1. The Surveyor’s Office at the Custom House, Salem,
where Nathaniel Hawthorne worked 1846-1849.


It’s a dream, an escape of sorts that does work in its fashion – the solitary life, “peace”, and
no demands. A neat life, marred by an ageing fussiness, the fading of friendships, times of
undeniable loneliness. And yet those days when bright sunlight holds the room and there is
an indescribable quiet.

I know what is in every drawer, on each shelf.
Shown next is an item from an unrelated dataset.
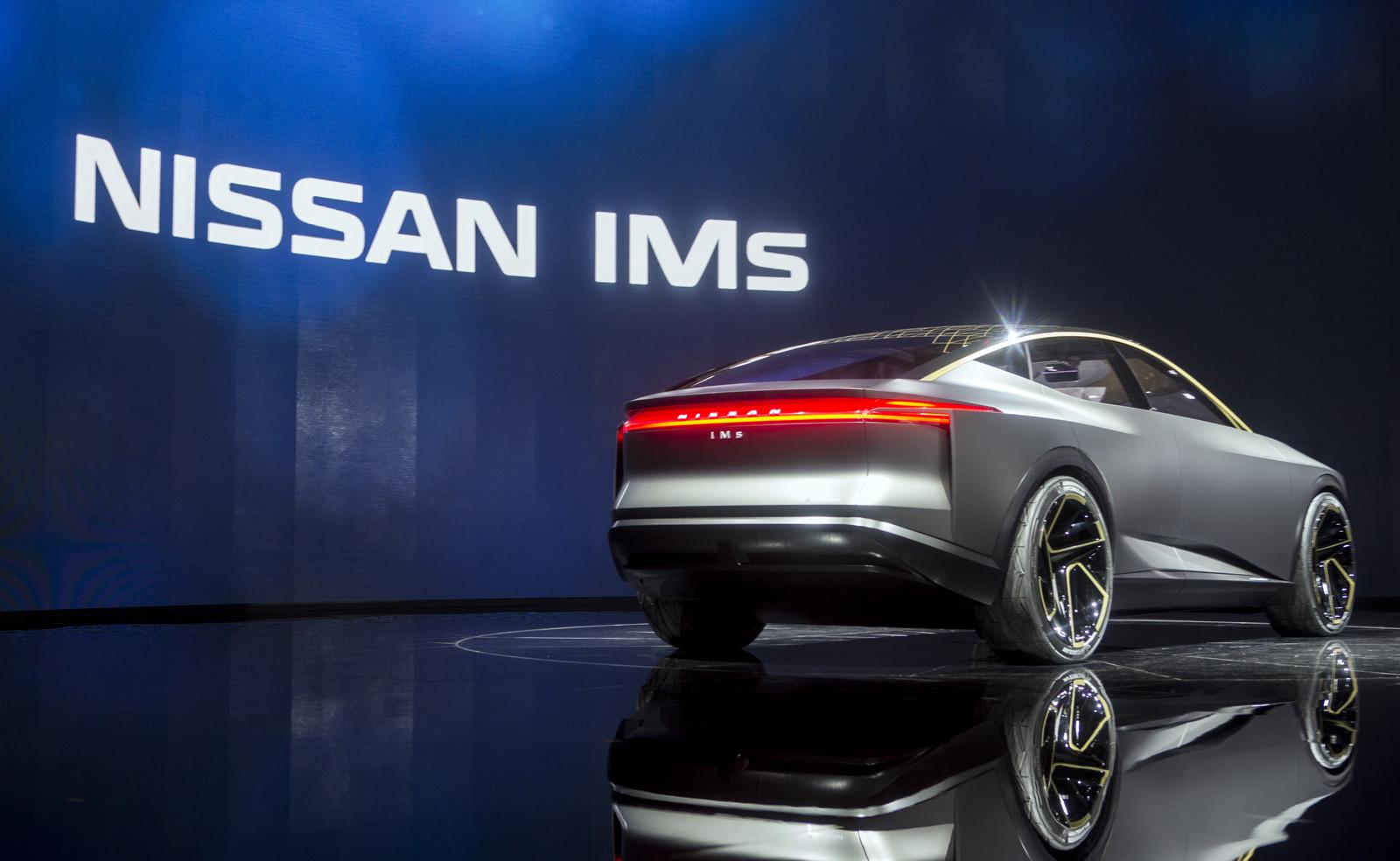 Foto de Nissan IMs EV Sports Sedan concept (28/31)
Inscribe in the ledger these details?    
Hesitant.     No, let it be.

Outside the door the sound of people running down the stairs


2. Packing OK Sauce at George Mason & Co. Ltd.,
Fulham, London, c1920.


It’s as though the war is over. The women stand around. A formal pause in their work. Not
rows of shell cases, but bottles of sauce to be lined up, boxed, dispatched. Their relaxed
beauty – not fooled but amused by this odd occasion, the photo of the workers, the busy
production line.

What a daydream. Not shells to be fired at the Hun. But brown sauce to be rocketed over the
priests of this small world of ours. All those self-appointed spiritual officials, gurus, shamans.
Who needs them and their elaborate power games? their prohibitions and idiot explanations?
We should gloop OK sauce over them when they’re in full flight. The women and men at the
OK Sauce factory would probably agree (or I dream they would) that’s the best solution.
We’d let those fools stew in their own foolishness. Though the OK workers would probably
be more charitable, and more indifferent, than me about all this.
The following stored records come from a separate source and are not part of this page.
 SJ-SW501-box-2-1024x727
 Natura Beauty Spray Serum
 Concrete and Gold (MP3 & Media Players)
In the factory – if this were Thessaloniki – we’d all sing rebetiko songs at the tops of our
voices, amongst the clatter of machines. What a real joy. Nena Venetsanou I dream of you. I
kiss your sauce flavoured fingertips.


3. View of Site Workers from Above.

                  The details of our “trade” and
                  the people we’ve worked with.

                  Who’ll know our histories?
                  the skills and terms as shadows grow.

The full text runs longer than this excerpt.